> **Exercise requirements**
In the tips on inherited IRAs, how must the custodian title an inherited IRA?
[Opening Given text section]
1. Take some time. When you inherit an IRA, it is important that you don’t make any rash moves. Sometimes beneficiaries act too quickly and end up losing big tax breaks. For example, if you inherit a large IRA from your father and you immediately take a distribution of all the funds, you will likely be facing a large tax bill. Even worse news, you cannot undo this transaction. Take your time to investigate all your options carefully before doing anything with the inherited IRA funds. You may want to meet with a knowledgeable tax or financial advisor to be sure that you make all the right moves.

2. Inherited IRAs are different. When you inherit an IRA, it is not the same as having your own IRA. There is special titling required. The custodian must title the IRA in your name as beneficiary of the deceased IRA owner. This tells the IRS that it is an inherited IRA. You may not move inherit IRA funds into an IRA titled in just your own name.
[Closing Given text section]
[Opening Source information section]
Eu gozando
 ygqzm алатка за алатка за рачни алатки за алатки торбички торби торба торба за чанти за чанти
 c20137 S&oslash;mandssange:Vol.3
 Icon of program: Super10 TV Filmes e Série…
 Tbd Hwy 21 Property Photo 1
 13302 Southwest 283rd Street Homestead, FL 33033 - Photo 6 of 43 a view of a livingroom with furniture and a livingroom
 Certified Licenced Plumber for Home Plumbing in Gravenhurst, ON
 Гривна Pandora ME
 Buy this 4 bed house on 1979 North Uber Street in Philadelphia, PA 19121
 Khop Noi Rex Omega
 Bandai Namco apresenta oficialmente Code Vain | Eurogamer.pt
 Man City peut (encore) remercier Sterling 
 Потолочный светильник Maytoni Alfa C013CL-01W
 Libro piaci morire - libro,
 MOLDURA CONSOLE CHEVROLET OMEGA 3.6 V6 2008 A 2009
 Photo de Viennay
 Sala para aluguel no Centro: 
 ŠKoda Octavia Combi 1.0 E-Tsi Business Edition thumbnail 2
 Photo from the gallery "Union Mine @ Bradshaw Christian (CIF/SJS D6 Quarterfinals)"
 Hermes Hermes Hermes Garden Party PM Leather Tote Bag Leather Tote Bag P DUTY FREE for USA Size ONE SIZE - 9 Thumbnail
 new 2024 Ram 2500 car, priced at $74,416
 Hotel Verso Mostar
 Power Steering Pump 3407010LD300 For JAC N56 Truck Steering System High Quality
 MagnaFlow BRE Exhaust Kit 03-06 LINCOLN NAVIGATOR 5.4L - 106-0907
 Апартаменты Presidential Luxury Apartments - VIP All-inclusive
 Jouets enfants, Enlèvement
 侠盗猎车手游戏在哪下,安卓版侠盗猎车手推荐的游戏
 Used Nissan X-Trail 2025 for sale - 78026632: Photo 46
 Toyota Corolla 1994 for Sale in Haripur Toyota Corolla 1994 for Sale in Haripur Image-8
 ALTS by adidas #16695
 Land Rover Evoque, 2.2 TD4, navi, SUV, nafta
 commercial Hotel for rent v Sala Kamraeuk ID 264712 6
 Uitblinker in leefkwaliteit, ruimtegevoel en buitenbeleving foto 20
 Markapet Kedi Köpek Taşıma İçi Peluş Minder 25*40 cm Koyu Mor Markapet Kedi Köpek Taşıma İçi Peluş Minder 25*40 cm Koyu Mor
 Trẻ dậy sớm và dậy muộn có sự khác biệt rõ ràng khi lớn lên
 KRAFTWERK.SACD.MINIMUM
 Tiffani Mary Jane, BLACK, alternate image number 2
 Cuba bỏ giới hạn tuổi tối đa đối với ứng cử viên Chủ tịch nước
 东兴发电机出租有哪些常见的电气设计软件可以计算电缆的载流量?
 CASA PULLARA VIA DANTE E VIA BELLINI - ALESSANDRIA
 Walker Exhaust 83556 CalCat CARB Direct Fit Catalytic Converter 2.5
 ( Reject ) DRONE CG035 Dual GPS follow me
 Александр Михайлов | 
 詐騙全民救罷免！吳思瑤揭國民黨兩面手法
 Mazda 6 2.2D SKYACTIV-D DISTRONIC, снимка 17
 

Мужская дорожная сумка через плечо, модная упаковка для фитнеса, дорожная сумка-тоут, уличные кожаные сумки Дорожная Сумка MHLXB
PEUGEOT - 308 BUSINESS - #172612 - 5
[Closing Source information section]
> **Solution**
The custodian must title it in your name as beneficiary of the deceased IRA owner.